La paz insulsa de Cantalejos del cruce se alteró el día en
que se supo que iban a construir lo que enseguida se conoció como “la
residencia para señoritas”. En las afueras del pueblo, se alzó un edificio de
una sola planta, rodeado de jardines y de un muro de piedra, coronado por
cristales de botellas rotas, que debía mantenerlo aislado del mundo.
El alcalde, en una de las
habituales reuniones en el bar después de la misa del domingo, informó a los
vecinos de que pronto llegaría una veintena de chicas de familias bien de la
capital que tenían problemas con los estudios y que estarían internadas durante
el curso escolar, sometidas a dura disciplina y recibiendo allí las clases,
alejadas de cualquier distracción. A Cantalejos
del cruce le había correspondido el honor, decía, de haber sido elegida, de
entre tantos otros lugares, como el más apropiado. En un rincón del bar,
chupando las colillas amarillentas de sus respectivos Ideales, sus ojos iluminados con un extraño brillo bajo sus boinas
caladas hasta las cejas, Conrado y Sinforoso se cruzaron una mirada cómplice.

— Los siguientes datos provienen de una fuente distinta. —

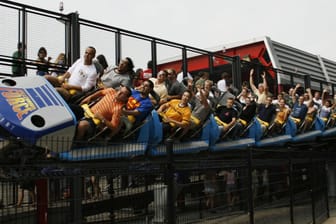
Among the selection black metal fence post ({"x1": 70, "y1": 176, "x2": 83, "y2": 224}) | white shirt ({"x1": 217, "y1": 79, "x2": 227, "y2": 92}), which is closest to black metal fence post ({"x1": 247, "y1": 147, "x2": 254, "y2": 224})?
black metal fence post ({"x1": 70, "y1": 176, "x2": 83, "y2": 224})

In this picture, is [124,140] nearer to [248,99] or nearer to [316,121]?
[248,99]

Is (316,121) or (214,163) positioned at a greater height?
(316,121)

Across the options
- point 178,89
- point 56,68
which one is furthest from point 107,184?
Answer: point 178,89

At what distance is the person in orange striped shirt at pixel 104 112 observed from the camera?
5227 millimetres

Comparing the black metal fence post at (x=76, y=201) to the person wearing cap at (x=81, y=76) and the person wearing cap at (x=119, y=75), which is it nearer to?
the person wearing cap at (x=81, y=76)

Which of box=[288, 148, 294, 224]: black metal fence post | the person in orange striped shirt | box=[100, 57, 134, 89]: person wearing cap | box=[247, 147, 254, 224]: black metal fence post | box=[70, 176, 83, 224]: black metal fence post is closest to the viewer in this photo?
box=[70, 176, 83, 224]: black metal fence post

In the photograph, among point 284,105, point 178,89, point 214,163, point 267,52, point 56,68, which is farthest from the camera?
point 267,52

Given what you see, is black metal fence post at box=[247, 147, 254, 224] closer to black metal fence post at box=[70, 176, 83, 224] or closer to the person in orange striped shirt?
the person in orange striped shirt

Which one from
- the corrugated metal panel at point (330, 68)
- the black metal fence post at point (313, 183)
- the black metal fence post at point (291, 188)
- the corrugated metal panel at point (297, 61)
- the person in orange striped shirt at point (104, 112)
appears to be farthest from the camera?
the corrugated metal panel at point (330, 68)

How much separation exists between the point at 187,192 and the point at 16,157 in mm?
1832

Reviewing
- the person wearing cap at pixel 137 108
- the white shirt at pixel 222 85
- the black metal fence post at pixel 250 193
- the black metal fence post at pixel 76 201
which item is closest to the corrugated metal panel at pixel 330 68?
the white shirt at pixel 222 85

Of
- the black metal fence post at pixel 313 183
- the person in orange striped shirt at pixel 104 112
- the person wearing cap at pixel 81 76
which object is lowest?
the black metal fence post at pixel 313 183

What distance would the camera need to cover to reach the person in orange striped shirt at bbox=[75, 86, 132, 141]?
17.1ft

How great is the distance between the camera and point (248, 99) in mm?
9219
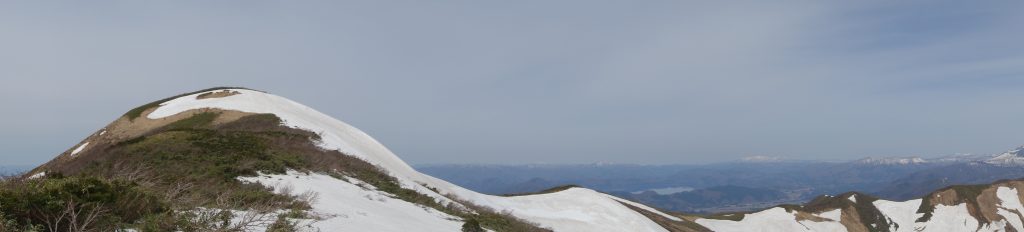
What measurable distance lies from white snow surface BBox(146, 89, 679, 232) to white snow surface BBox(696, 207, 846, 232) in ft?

El día señalado, subidos a lo
alto de un pajar desde donde dominaban la entrada de la recién inaugurada
residencia para señoritas, los dos amigos esperaron pacientemente un par de
horas en actitud contemplativa hasta que vieron llegar el autocar. Cuando éste
se detuvo y abrió sus puertas, sus corazones palpitaron con fuerza desbocada al
ver descender un desfile de chicas uniformadas con rebecas verdes, faldas
escocesas y medias blancas hasta las rodillas, a cual más apetecible, con bolsas
y maletas, que a veces lanzaban una mirada curiosa a aquellas dos figuras que,
cual cigüeñas con boina y colilla, estaban subidas a lo más alto de un pajar.

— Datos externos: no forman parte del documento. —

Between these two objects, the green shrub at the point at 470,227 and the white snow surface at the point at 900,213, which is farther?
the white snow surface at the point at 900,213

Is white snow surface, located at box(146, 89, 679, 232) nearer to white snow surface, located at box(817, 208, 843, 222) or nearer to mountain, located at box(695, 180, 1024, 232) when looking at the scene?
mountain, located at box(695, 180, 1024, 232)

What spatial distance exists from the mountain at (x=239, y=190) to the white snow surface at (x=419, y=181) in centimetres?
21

Una señora grande, imponente, vestida toda de negro, algo entrada en años pero
sobre todo en kilos, las apremiaba, con aire autoritario, a que fueran entrando
en el edificio.
―¡Ay la hoh-tia! ¿Tú ehtá viendo?
¿Dónde ha salió tanto ganao? ―acertó a articular Sinforoso, a quien le
retemblaba el labio inferior, como asaltado por una súbita fiebre palpitante.
―¡Joéeeee…! ―apostilló el
pelirrojo Conrado, haciendo alarde de su expresiva riqueza idiomática, mientras
sus ojos se desorbitaban queriendo abarcar tanta hembra codiciable.
―Yo no sabía cabía en er mundo
tíah tan güena. ¿Tú hah vit-to la morena lah trensa? ¿Tú hah vit-to la rubia
loh tirabusone? ¿Tú hah vit-to er culo la que va detrá? ―pormenorizó Sinforoso,
que siempre tuvo un don para captar los detalles más sutiles.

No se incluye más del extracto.